(536f) Mechanical Behavior and Properties of Graphene Nanomeshes

Hu, L., University of Massachusetts Amherst
Chen, M., University of Massachusetts, Amherst
Ramasubramaniam, A., University of Massachusetts Amherst
Maroudas, D., University of Massachusetts Amherst

Graphene nanomeshes (GNMs) are graphene-based metamaterials consisting of a periodic arrangement of nano-scale holes or pores in the graphene lattice with neck widths less than 10 nm, mimicking dense arrays of ordered nanoribbons.  Optimal design of GNMs toward enabling a broad range of technological applications requires the establishment of rigorous structure-property-function relationships in such engineered graphene nanostructures.

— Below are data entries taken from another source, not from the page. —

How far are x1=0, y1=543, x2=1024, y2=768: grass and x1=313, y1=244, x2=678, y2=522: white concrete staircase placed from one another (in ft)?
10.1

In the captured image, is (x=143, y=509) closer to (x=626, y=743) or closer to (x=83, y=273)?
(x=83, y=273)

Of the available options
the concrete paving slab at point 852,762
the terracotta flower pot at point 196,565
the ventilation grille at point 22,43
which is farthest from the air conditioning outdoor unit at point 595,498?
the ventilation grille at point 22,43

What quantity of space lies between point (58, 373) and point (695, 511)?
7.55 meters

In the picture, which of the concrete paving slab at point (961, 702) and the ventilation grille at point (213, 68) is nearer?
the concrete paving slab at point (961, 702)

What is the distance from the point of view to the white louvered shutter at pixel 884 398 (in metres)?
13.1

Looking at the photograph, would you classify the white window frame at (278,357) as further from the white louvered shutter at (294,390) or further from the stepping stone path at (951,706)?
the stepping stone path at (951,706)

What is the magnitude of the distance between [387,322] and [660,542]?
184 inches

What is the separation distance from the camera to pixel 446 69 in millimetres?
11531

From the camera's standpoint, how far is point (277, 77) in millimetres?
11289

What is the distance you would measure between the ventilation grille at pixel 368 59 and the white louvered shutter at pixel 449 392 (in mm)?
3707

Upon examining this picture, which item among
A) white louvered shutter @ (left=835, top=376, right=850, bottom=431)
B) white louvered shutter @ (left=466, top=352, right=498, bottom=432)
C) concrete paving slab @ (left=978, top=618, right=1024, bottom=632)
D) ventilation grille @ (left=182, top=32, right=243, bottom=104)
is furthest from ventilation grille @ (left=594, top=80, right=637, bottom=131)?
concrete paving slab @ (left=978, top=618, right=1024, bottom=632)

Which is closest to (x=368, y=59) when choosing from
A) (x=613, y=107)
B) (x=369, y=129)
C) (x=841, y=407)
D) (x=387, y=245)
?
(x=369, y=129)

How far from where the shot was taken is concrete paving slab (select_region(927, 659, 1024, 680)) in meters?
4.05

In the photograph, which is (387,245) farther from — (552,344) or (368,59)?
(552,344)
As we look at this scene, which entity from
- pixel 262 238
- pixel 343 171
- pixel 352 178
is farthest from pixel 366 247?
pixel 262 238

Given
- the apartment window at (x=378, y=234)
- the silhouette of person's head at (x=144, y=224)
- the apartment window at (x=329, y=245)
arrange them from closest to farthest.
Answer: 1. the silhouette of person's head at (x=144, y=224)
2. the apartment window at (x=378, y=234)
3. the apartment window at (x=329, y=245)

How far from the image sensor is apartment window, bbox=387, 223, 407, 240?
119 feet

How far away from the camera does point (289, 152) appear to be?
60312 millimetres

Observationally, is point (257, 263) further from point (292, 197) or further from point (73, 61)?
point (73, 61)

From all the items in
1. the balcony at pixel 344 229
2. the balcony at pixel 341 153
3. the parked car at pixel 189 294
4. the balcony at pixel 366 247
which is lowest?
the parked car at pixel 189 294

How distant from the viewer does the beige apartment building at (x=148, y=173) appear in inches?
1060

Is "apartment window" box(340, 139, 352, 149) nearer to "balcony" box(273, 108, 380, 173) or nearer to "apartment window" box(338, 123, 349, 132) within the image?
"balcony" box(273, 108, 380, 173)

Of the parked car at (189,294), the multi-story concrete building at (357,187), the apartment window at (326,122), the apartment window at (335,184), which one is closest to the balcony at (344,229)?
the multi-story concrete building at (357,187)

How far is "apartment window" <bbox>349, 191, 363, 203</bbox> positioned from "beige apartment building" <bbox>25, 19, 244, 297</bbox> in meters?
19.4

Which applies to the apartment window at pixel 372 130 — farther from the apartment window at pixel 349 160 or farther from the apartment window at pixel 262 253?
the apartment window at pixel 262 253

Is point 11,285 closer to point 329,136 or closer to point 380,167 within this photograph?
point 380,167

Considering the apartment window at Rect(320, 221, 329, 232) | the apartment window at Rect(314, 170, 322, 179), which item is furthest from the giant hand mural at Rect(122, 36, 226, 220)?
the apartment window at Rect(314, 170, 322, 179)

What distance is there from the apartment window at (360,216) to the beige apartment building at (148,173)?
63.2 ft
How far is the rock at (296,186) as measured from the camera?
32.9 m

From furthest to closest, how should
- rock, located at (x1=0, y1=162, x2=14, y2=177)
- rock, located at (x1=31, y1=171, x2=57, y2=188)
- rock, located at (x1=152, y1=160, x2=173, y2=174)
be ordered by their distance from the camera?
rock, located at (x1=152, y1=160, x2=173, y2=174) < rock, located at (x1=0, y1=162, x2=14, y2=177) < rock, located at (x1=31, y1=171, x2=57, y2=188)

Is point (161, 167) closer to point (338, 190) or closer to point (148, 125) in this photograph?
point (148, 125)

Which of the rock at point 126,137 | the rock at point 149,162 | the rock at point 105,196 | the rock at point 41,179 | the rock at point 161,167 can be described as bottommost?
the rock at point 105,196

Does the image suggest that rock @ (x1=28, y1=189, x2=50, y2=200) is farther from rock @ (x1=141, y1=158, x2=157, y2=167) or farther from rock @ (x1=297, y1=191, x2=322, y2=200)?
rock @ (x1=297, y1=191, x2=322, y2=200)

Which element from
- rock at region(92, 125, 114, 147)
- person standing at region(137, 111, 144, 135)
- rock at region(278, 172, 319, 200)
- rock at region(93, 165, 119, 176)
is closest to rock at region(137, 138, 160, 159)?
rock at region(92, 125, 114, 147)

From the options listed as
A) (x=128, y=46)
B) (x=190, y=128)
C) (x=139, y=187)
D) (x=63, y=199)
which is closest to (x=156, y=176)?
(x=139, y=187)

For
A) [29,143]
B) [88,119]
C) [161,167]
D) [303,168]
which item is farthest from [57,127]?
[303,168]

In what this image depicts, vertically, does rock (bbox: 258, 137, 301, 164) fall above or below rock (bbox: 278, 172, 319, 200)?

In this presentation, we report the results of a systematic computational study on the mechanical behavior and mechanical properties of GNMs based on molecular-statics and molecular-dynamics simulations of uniaxial tensile deformation tests using a reliable bond-order interatomic interaction potential.  Both the mechanical properties and the dynamical response to mechanical loading are determined as a function of the nanomesh architecture, namely, the lattice arrangement of the pores, as well as of the pore morphology, pore size, material density, and pore edge passivation.  To examine effects of pore morphology, we have studied both circular and elliptical pores, varying the ratio of the lengths of the major and minor axes in the elliptical pore shapes.  To examine effects of pore edge passivation, we have studied GNMs with both unpassivated and hydrogen-terminated pore edges.  For the numerous GNM structures examined, elastic moduli are computed and stress-strain curves are generated, which are used to determine the ultimate tensile strength, fracture strain, and toughness as a function of the GNM architectural, morphological, and physicochemical parameters listed above.  The structural responses of the GNMs during their deformation and fracture in the simulated mechanical deformation tests are analyzed in detail and the underlying mechanisms are characterized systematically.  We find that the GNM mechanical behavior undergoes a transition as the GNM density decreases, determine the critical density for the transition, and derive the dependence of this critical density on pore morphology and hydrogen pore edge termination.